If you are gathering footage for your documentary, one of the most important things to consider is your B-roll footage.
B-roll footage is simply the additional footage needed to complete the film's narrative.
B-roll footage for a documentary about car racing may consist of various shots of the cars racing, close-ups of tires spinning or a driver gripping the steering wheel, shots of fan reactions, mechanics surrounding the car, and pretty much anything that says "car racing".
Gathering B-roll footage should not be approached lightly.
Just pointing and shooting at the action isn't going to be enough.
Your film's B-roll footage offers you (or your cinematographer) endless options for expression.
The B-roll footage that you gather can move your film from mere documentation of events into a film that moves people and strikes awe in their hearts.
Filmmaker Matti Haapoja understands the value of B-roll. And while there are no rules to B-roll there are some things to consider in order to give your documentary the best and most useful footage to use in the editing process.
With that said, here are Matti's five mistakes to avoid when shooting B-roll.
You really can't shoot enough B-roll. Make sure all of that footage is properly tagged and keyworded before you bring it into the editing process. You'll save yourself a lot of headache if you organize your B-roll footage properly and consistently.
B-roll footage is not just pointing the camera at something and letting life pass by. (Although that is one of many B-roll ideas to consider.) Be creative when you shoot. Look for different angles, different lighting, different forms of camera motion, close-ups, and wide shots. Think ahead and shoot with a style or movement that will carry the B-roll footage throughout your film.
Make sure that the movement you are using to illustrate the story is consistent. If a person is walking from right to left in the first shot, make sure the next shot doesn't contradict that movement. (It confuses the brain).
This goes back to being creative. What are the best props or subjects or settings to use that illustrate the story you are telling?
If your documentary is about farm to table meals, don't just have a shot of the farm and a table. Utilize your B-roll and gather footage of people tending the land, crops being picked and taken out of the fields and into storage or shipping. Show the delivery of the food to the market where it's sold. Show the financial transaction taking place and the family who bought the food going home to serve the food. Show the family eating the food...you get the idea.
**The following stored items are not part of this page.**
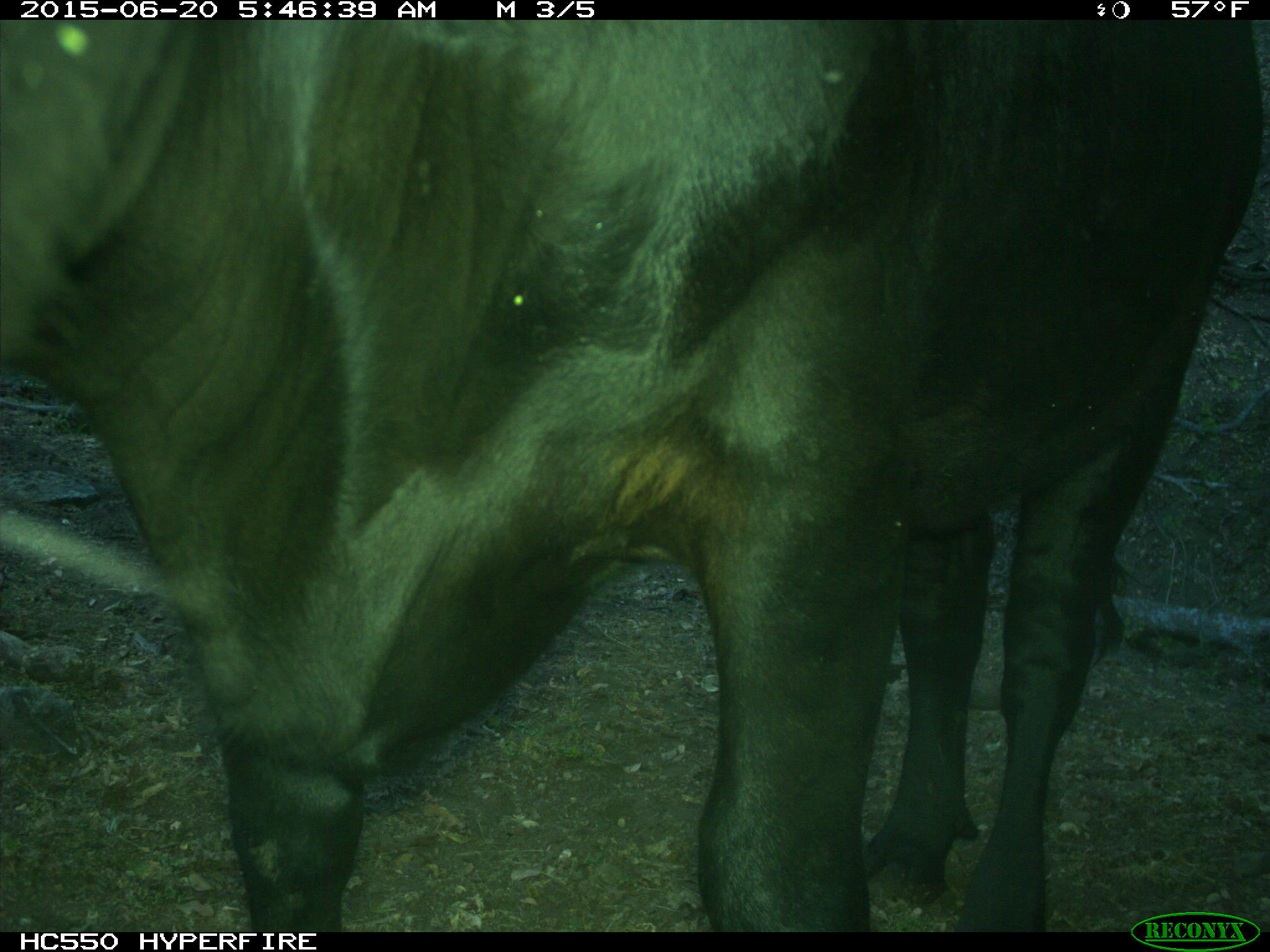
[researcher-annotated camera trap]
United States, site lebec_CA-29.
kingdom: Animalia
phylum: Chordata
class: Mammalia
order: Artiodactyla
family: Bovidae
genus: Bos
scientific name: Bos taurus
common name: domestic cow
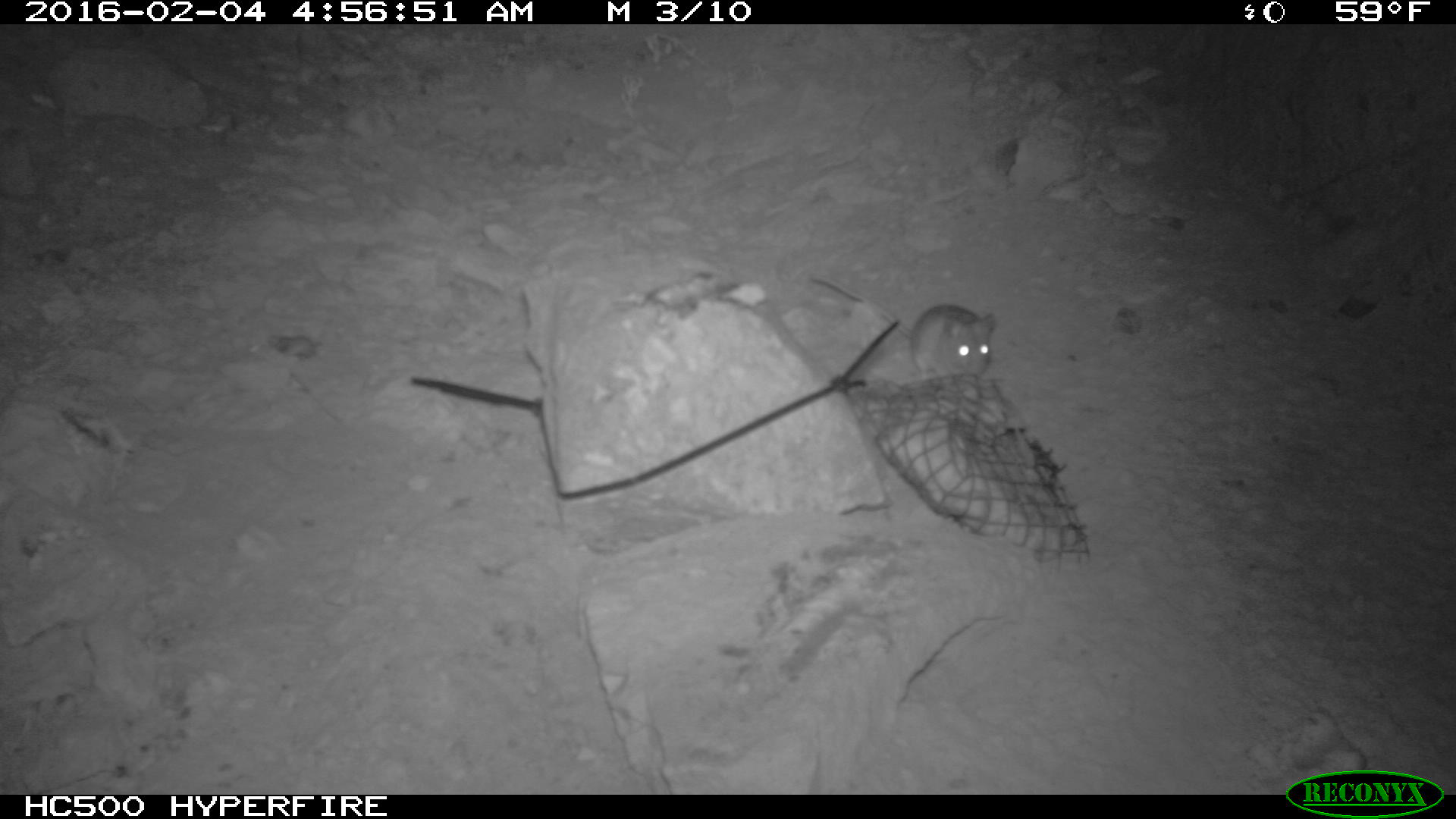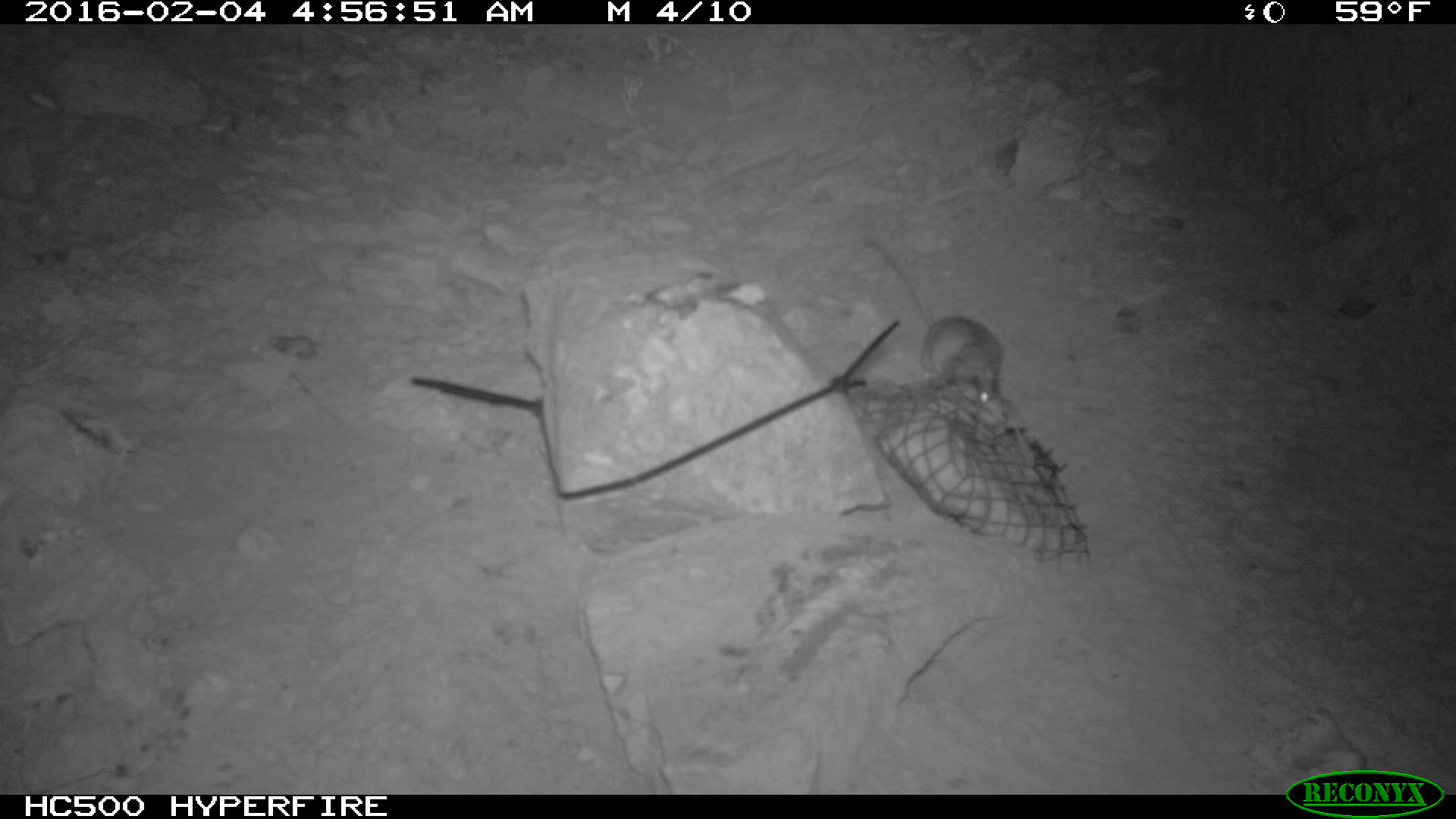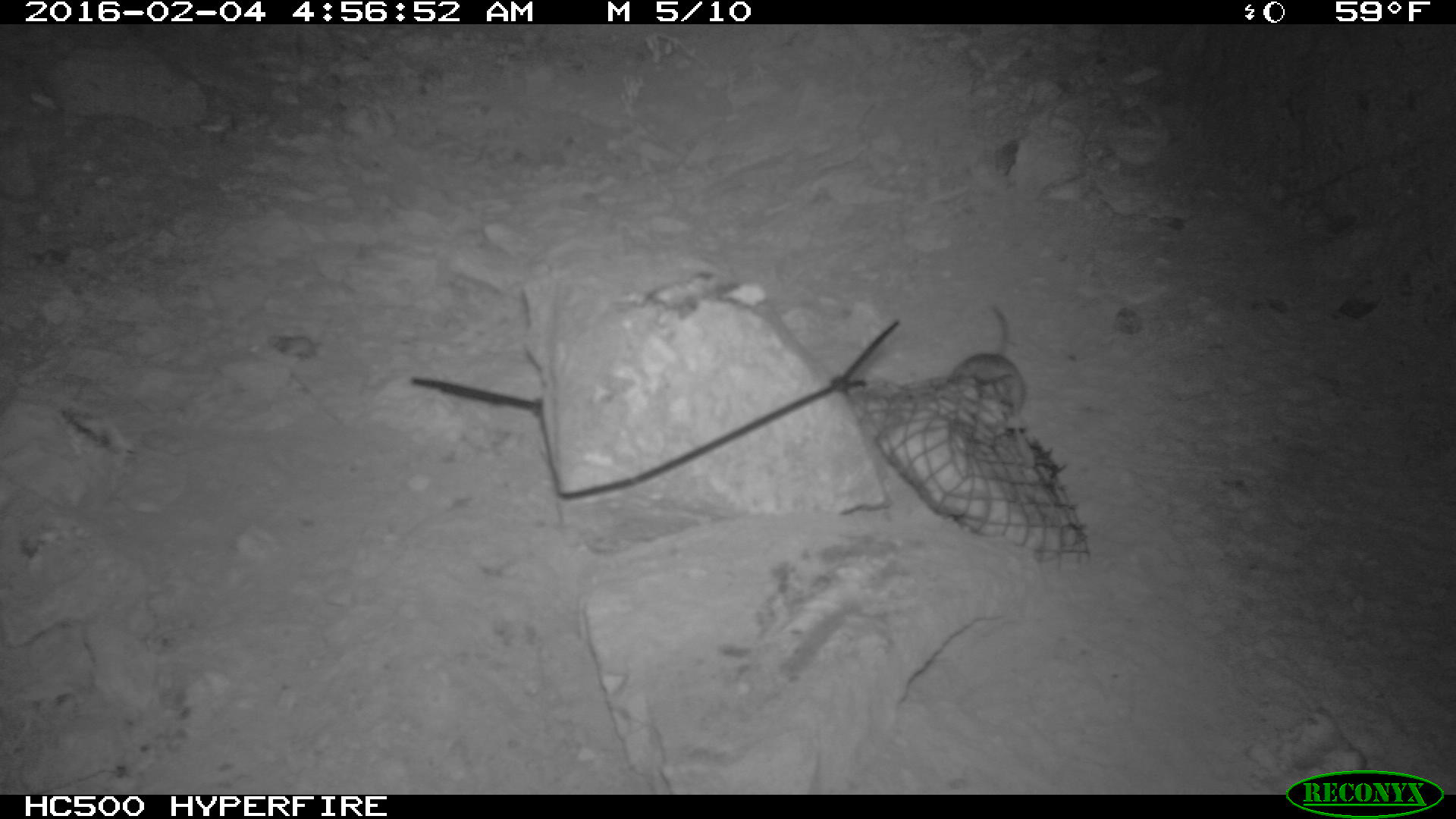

Thinking with an illustrative mindset will give you more storytelling options in the editing process.
Again, shooting B-roll footage is not pointing a camera at the subject and trying to keep it in the frame.
B-roll footage needs to be shot with intention. With an intention that the footage will support the story being told is a good start. But you can shoot with even more intention.
Make sure your viewers know what the subject is in each shot. Each shot or clip you shoot should be composed in a way the easily allows the viewers to understand what is the main focus of the video clip. You are always telling stories within the story.